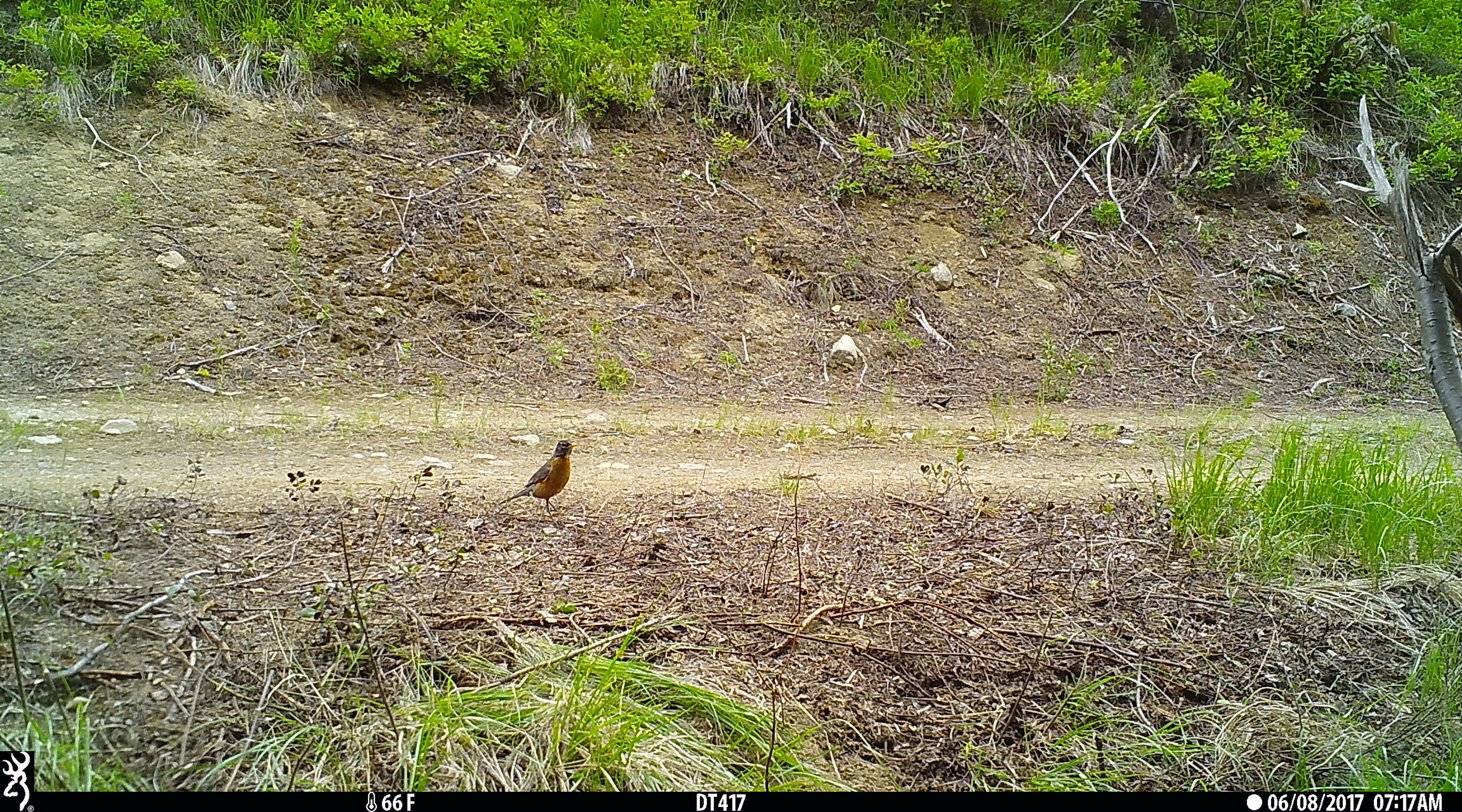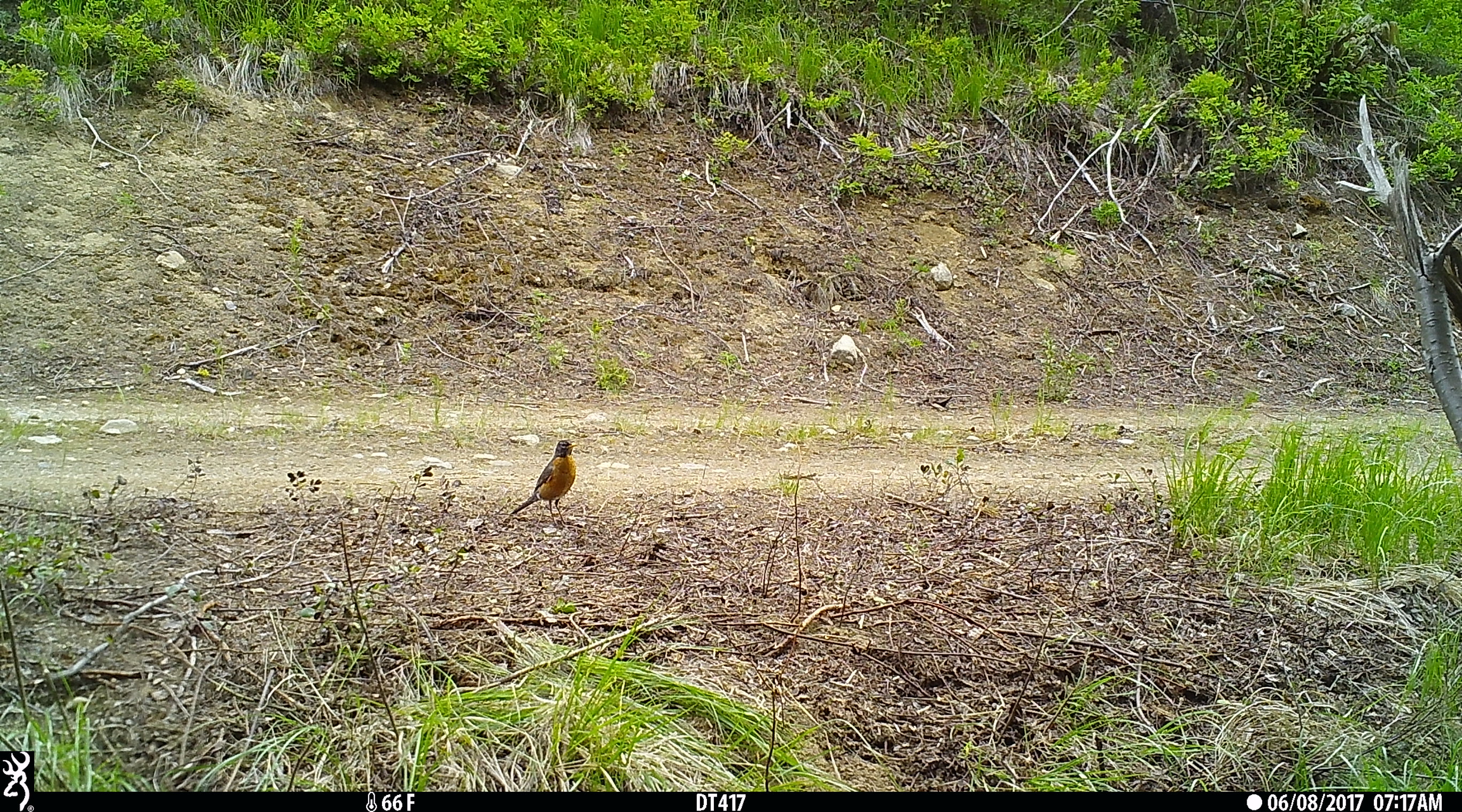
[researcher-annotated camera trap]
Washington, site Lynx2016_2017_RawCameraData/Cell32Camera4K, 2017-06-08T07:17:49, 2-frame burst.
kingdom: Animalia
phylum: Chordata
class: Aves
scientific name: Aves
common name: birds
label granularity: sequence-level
◆ ◆ ◆
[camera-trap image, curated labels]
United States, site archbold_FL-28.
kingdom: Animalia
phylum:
◆ ◆ ◆
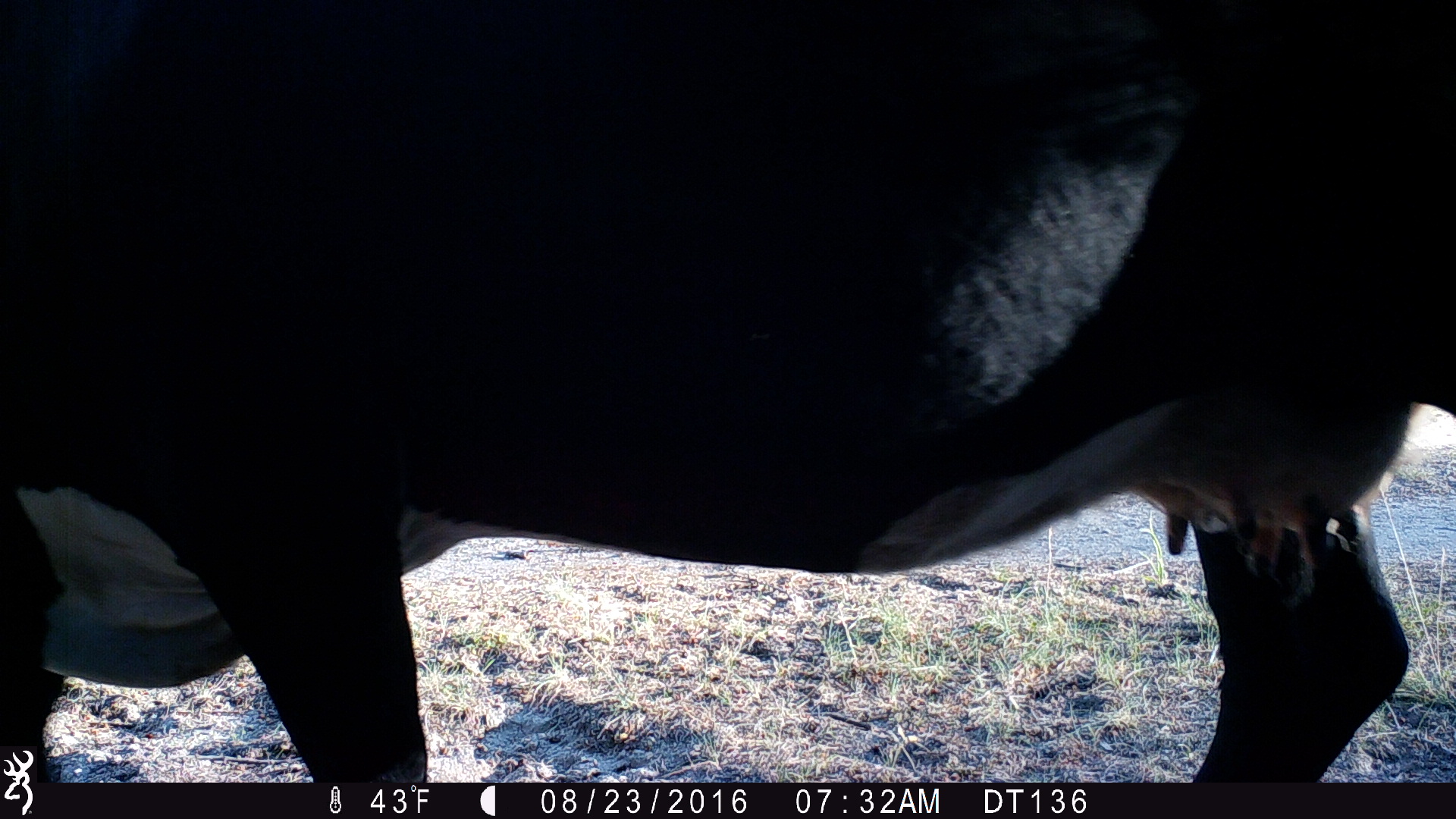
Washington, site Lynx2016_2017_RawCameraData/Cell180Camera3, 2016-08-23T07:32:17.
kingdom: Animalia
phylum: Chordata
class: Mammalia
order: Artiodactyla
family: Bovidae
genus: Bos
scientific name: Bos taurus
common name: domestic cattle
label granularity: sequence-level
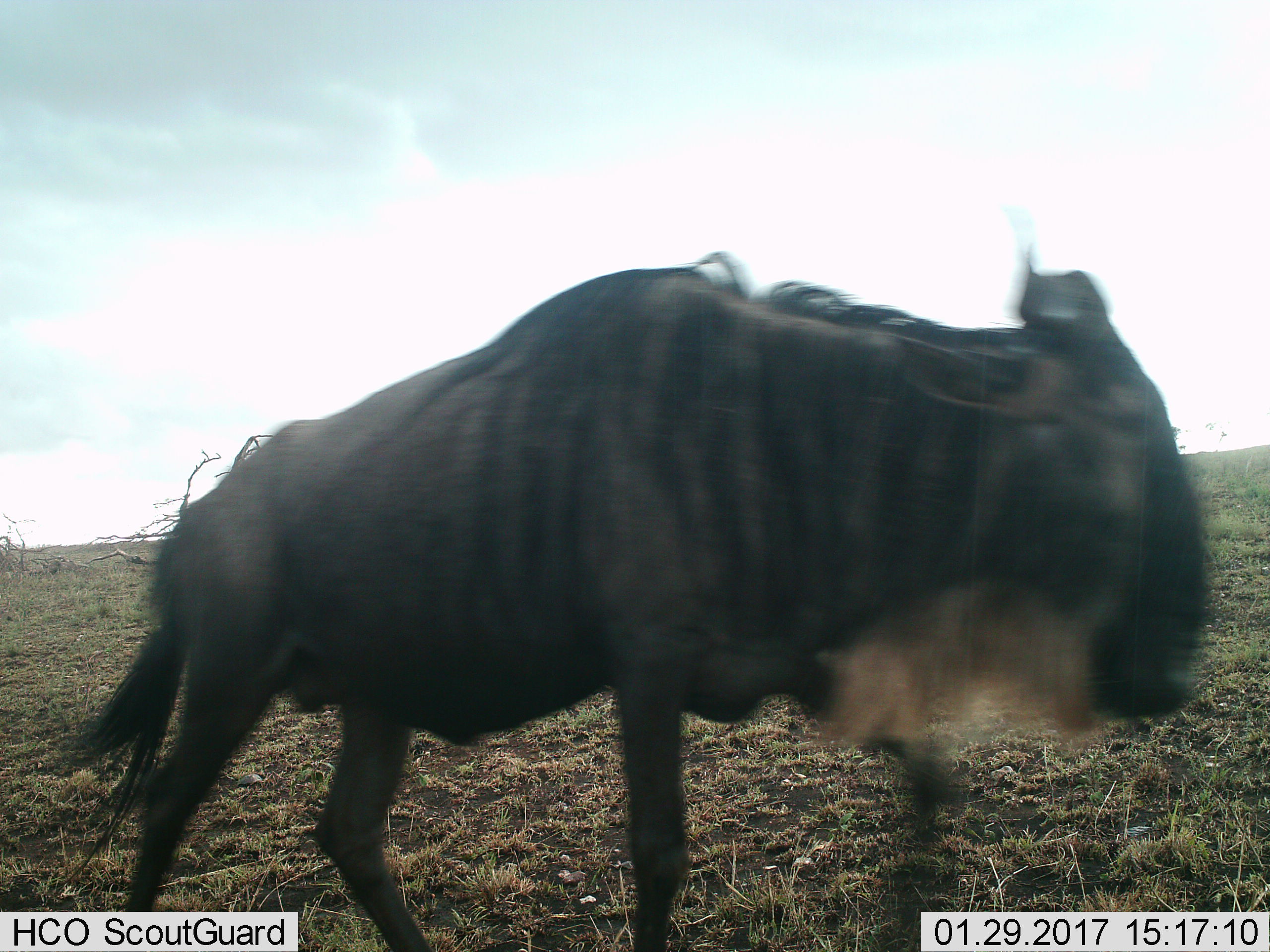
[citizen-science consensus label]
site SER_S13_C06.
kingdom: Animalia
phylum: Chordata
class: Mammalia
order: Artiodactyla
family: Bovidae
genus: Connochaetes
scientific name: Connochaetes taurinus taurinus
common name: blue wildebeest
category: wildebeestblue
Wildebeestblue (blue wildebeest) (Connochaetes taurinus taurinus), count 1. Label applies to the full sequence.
◆ ◆ ◆
◆ **TASK DESCRIPTION**
The total, and nothing more: how many lines in the entries contain "trap"?

◆ **RESULT OF THE EXERCISE**
2